We are frequently warned these days about the great danger of religion expanding into fields where it does not belong. This concern is not without justification. There are areas of expertise, especially in the realm of science, where religion can contribute little. Religion cannot help us split the atom or map out our DNA. The Bible provides no clues that can help us cure cancer…
But we must also recognize that there exists an equal and possibly greater threat of science exceeding its proper boundaries. Especially when it comes to morality, science can confuse, but it rarely enlightens. Science can enable us to split the atom, but it cannot help us decide whether we are justified in using an atom bomb. Science can help us map out our DNA, but it cannot help us determine whether it is moral to clone humans. Science can help us cure cancer, but it cannot help us cope with cancer.

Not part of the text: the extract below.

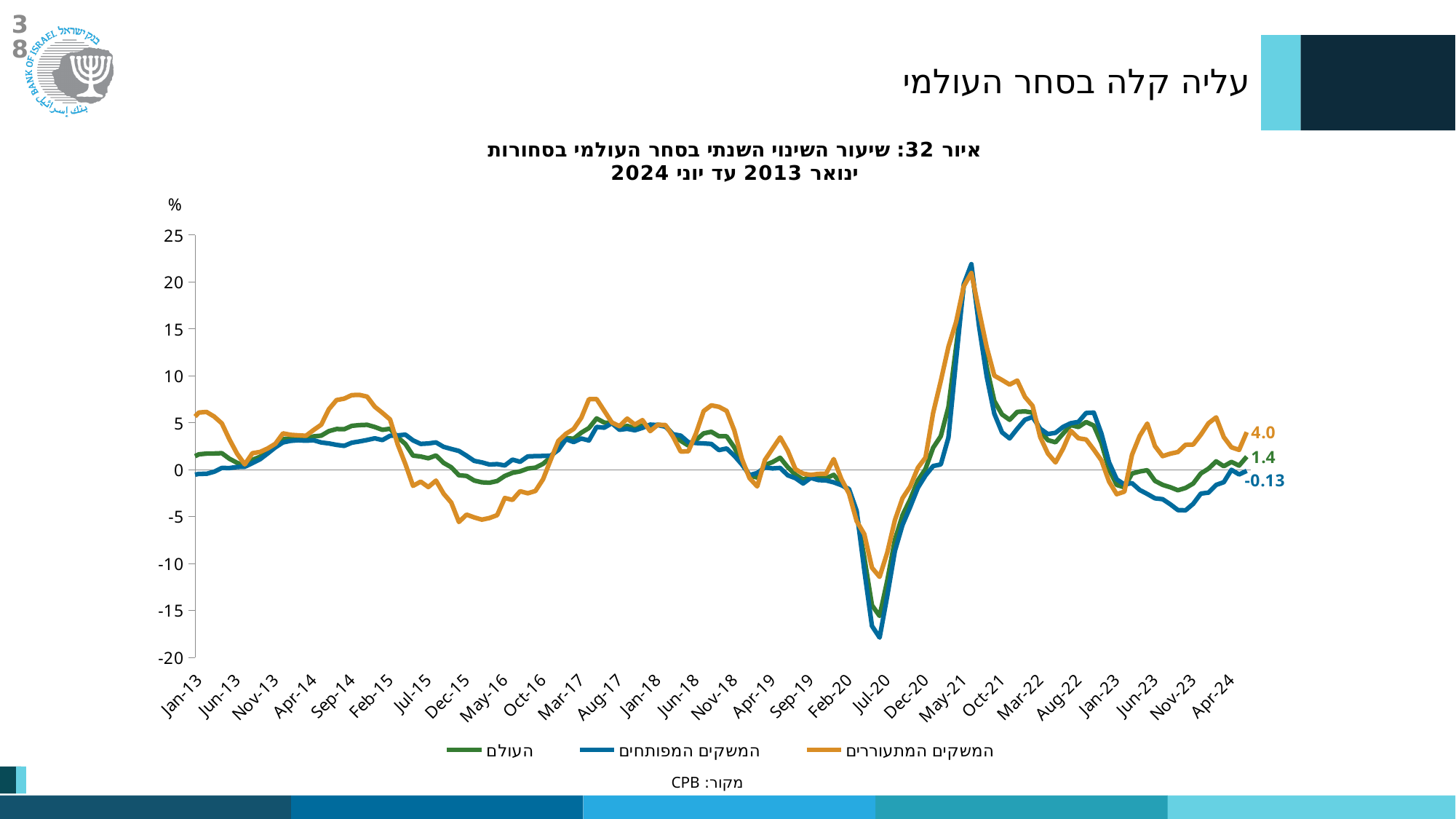
At the end of the chart, is the value for העולם larger or smaller than the value for המשקים המפותחים? larger Is the peak value of the המשקים המפותחים line around May-21 greater or less than 20? greater What type of chart is shown on the slide? line chart What source is cited below the chart? CPB How many series does the legend list? 3 Which series has the highest value at the end of the chart? המשקים המתעוררים What is the difference between the final values of המשקים המתעוררים (4.0) and העולם (1.4)? 2.6 What is the latest value shown for המשקים המתעוררים (emerging economies)? 4.0 What is the latest value shown for העולם (world)? 1.4 Is the lowest value of the המשקים המפותחים line around Jul-20 greater or less than -15? less What is the latest value shown for המשקים המפותחים (developed economies)? -0.13 Which series has the lowest value at the end of the chart? המשקים המפותחים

When science ventures beyond its core areas of competence into the area of morality, it often leaves corpses in its wake… With an air of authority to which they have no claim, scientists have called into question the key principles which protect humanity—especially the weakest among us—from annihilation. Before even grasping the danger, they could bring our whole ethical edifice crashing down. If religion does not belong in the science classroom, then it is equally true that science has no place in the ethics classroom. We need a wall of separation between science and morality every bit as much as we need on between church and state.
In Defense of Faith
An ancient Hebrew songwriter coined a phrase: “Lead me to the Rock that is higher than I.”
I think he was on to something.
We need something higher. A vantage point. Something above. Something that transcends us.

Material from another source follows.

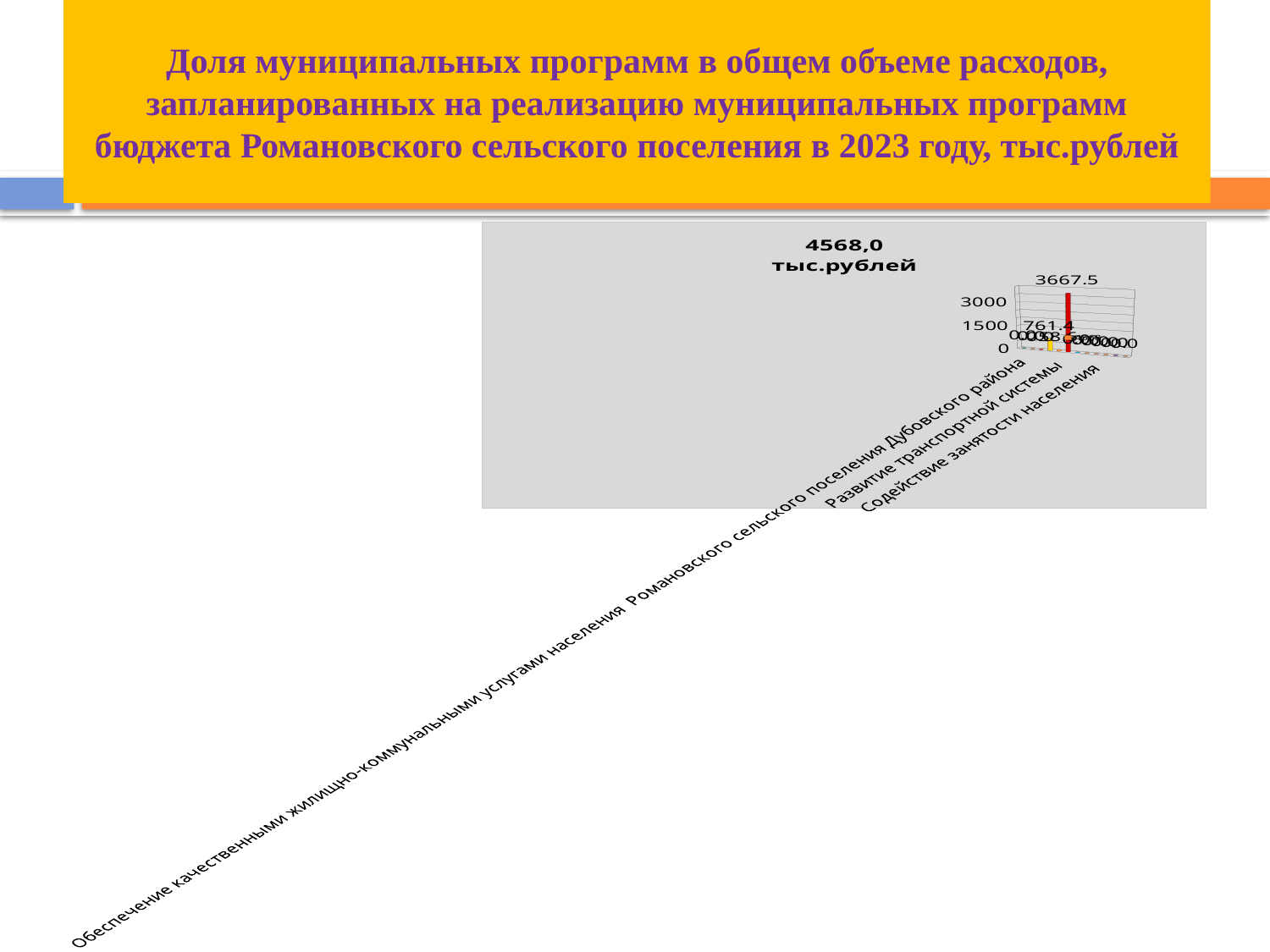
What kind of chart is shown on the slide? bar chart What is the difference between the two printed data labels 3667.5 and 761.4? 2906.1 What is the largest value printed as a data label on the chart? 3667.5 Is the value of the tallest bar greater or less than 3000? greater What is the title printed above the chart? 4568,0 тыс.рублей Is the value of the bar labelled 761.4 greater or less than 1500? less Which is larger, the bar labelled 3667.5 or the bar labelled 761.4? 3667.5 What is the highest tick value shown on the vertical axis? 3000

In a world where equality reigns, where everyone is in the same boat, on the same level, in the same mess, we are left without a clear reference point. We have no guiding star to show the way. We are without a North Pole to make our moral compass work. No clear guidelines. Just sameness.
We need a Rock that is higher.
If we develop and choose our own values, then what we put in with one hand, we are taking out with the other. We end up building on something no better, no higher than ourselves. Not a promising foundation.
Equality informs us that no one has the right to judge. We are all in the same soup. No one is qualified to say something is wrong or evil, or to suggest their opinion is the best. All ideas are equal—except, of course, the idea that one might be better than another.
If that’s the case, Mother Teresa and Hitler end up on the same level. Heaven and hell would no longer exist. If no one has the right to “judge,” then the Holocaust and hospitals are both equally valid. We have no solid basis to discriminate between killers and caregivers. We are left only with different options, opinions, and personal preferences. We have leveled the playing field, and now it’s all up for grabs.
We have become confused about gender. We don’t know how to differentiate between men and women, or how many variations there are in between. Everyone is free to make their choice from the gender smorgasbord. We don’t know which bathroom to use, or if we should say Mr, Mrs, Ms, or something else. We are at sea without a rudder.
How did we get into this mess?
We need something rocklike—something solid that doesn’t shift or quake with each passing fad. A strong foundation that is resilient and resistant to the changing winds that blow. Something fixed and unmovable.
We need something higher.
Maybe . . . it’s Someone higher that we need.
Someone to define which direction is up and which is down, how things are to work, how life is to be lived. That would sure help.
Maybe there is Someone.
Perhaps we lost our way because we lost sight of Him.
Maybe we need to join the Hebrew poet and said: “Lead me to the Rock that is higher than I.”